Read With Your Kids to Enhance Conversations
Our kids grew up teething on books. Not only the plastic kind that kids gum on before they have teeth, but the early childhood ones that have single words like ball on one page. Kids gummed up the spines of their earliest favorite books into soggy messes. Pages would fall out of books that were read often. Many homes have kids’ toys spread about, but our home was littered with books. Books were on shelves, in toys boxes, under beds, and on coffee tables. Books were woven into the fabric of our lives.
One study tells us children ages eight to ten discovered that reading creates new white matter in the brain, which improves system-wide communication. White matter is the tissue that carries information to other parts of the brain and processes information more efficiently.
Make Books Available
Books are a goldmine of interesting information and can allow kids to create fantasy places in their minds. While electronic books take up less space, I'm a big fan of physical books while kids are young. Eighty-eight percent of the Americans who read e-books continue to read printed ones as well. There’s something we find special about turning the pages of a book together. Kids can explore new places and learn new things. You don’t have to push a book on kids if they are always accessible, and physical books offer an alternative to electronic engagement. If you prefer electronic books, though, Kindle, Audible, Goodreads, and Amazon FreeTime Unlimited, are low-cost or no-cost options.
Make reading as fun as possible. Anything that’s too much of a chore isn’t enjoyable. My kids are very different readers. One likes fantasy and magical places, the other like the world of comics. We thought our youngest wasn’t going to be a reader, but we always kept books around. The key to fostering a love of reading, I believe, is to keep books accessible. If you have young kids, check with your local library for storytime offerings. Many use puppets and games to engage children.
You can visit the library as often as possible for new and exciting material. Often we visit the local library every week to make new reading selections. We made an effort to find deals on websites like Thrift Books to own books kids like enough to read over and over.
Foster Connections, Not Competition
Make books into friends. And librarians too. When kids carry books like their favorite stuffed animal, you’ve got a good thing going. Foster reading as an enjoyable pastime. My kids run up to librarians to get help searching for a new series of books they learned about at school. Librarians, who we grew to know by name, gush at being able to help kids fall in love with books. Often, they can make suggestions about other books kids might enjoy. Be a frequent visitor of the library, and you’ll develop friendships that allow kids to read books before they find their way to shelves for general circulation.

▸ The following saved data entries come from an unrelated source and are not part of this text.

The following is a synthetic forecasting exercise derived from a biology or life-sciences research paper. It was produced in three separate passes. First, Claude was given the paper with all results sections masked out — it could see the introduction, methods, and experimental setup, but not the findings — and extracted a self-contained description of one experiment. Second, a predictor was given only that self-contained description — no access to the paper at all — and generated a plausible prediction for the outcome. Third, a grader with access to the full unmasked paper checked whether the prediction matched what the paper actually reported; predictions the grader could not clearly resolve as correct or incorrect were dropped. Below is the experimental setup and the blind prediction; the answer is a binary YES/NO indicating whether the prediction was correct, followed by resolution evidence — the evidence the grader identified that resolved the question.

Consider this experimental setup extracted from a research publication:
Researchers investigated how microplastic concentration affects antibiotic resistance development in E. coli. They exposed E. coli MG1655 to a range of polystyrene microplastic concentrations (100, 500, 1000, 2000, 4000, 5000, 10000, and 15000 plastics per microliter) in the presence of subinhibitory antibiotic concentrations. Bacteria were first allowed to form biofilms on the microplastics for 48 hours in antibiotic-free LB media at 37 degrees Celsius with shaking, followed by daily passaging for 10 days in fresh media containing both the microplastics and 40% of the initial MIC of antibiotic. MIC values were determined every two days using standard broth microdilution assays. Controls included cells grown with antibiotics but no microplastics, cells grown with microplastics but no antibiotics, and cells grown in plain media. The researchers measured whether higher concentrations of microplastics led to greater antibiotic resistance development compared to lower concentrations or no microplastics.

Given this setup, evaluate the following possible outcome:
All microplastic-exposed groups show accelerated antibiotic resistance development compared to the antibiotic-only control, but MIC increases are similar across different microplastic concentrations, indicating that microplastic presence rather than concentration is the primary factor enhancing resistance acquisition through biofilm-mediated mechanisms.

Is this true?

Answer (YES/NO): YES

Please don’t compare your kids and their abilities. One of ours could read circles around the other one for a long time. The other one just wasn’t as interested in reading, until one day she was. When you focus on what kids want to read, they’ll pick up a book of their own choosing when they are ready. When there’s no pressure, reading books can be a fun, pleasurable experience.
Build Essential Skills
Reading grows spelling and writing skills. Kids lose the fun pronunciation of words they don’t fully understand until they see the words in print. Conversation and spelling skills naturally improve the more time kids spend between the pages of books. The Flynn effect says reading increases intelligence. If my kids are evidence, I believe it’s true. As beneficial as I think reading is, I’m a big fan of letting reading be a fun experience for as long as possible. There’s plenty of time for teachers to mandate which books to read, how many, and how often. Kids who develop a love for reading do so out because they enjoy the freedom to choose reading books that bring them pleasure. Psychology Today says:
“There is also evidence that readers at all levels — even adults — use the decoding processes learned through phonics to read words that are new to them throughout their lives.”
Skills are important, so too is the psychological connection that happens when you read aloud with kids. When you connect on an emotional level, you remember heartfelt stories.
Connect Conversationally and Relationally
My favorite part of reading with kids is not what reading does for them, but what reading does for us. Reading builds up our relationships. Excited readers are sharing readers who merge the characters of their books with real lives. We’ve had some of the best conversations by talking about books. Kids come to the table, having just left a character who’s become a friend, and want to tell others about what their friend just did. If only they’d open up about their school day like they open up about their books.
Turn off the TV and turn on connections of kids’ minds. For us, this often happens before bedtime. You can cuddle with kids and enjoy deeper relationships because you took the time to care about the characters they care about. There’s a big difference in reading with and to a child. You read to an infant. You get an opportunity to read with kids. Be sure to ask questions to show you are engaged in the story with them and let kids take control of turning the pages. Laugh, worry, cry, and grow with characters they’ve come to enjoy and develop bonds that can last a lifetime.
Grow with Books
Learning to read is a complicated process, but reading books becomes easy when you enjoy spending time together. Don’t forget to read with kids instead of reading to them. Reading together is about more than building the fundamental skills of reading, writing, and communication to increase their intelligence. More important than the skills kids learn are the relationships caregivers enhance through reading together. Read with kids today and build deeper connections for tomorrow.